## TASK REQUIREMENTS
Nothing in the records may change. Output them all exactly.

## GIVEN ENTRIES

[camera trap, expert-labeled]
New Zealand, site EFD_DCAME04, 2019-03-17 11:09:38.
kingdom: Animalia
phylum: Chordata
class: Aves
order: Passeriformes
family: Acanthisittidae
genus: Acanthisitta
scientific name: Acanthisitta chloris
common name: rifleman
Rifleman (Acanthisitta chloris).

## EXERCISE RESULT
[camera trap, expert-labeled]
New Zealand, site EFD_DCAME04, 2019-03-17 11:09:38.
kingdom: Animalia
phylum: Chordata
class: Aves
order: Passeriformes
family: Acanthisittidae
genus: Acanthisitta
scientific name: Acanthisitta chloris
common name: rifleman
Rifleman (Acanthisitta chloris).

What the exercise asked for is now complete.